◆ The task
Below are the records. Restate word for word every line from the one that contains "phylum: Chordata" through the final line, both included.
[Data for this exercise Boundary: Start]
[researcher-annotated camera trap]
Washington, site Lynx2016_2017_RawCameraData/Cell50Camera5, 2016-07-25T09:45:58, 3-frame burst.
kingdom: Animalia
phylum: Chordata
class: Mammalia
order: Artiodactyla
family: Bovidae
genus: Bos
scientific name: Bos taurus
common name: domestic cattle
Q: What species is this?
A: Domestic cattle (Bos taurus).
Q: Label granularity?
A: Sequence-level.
[Data for this exercise Boundary: End]
◆ Written response
phylum: Chordata
class: Mammalia
order: Artiodactyla
family: Bovidae
genus: Bos
scientific name: Bos taurus
common name: domestic cattle
Q: What species is this?
A: Domestic cattle (Bos taurus).
Q: Label granularity?
A: Sequence-level.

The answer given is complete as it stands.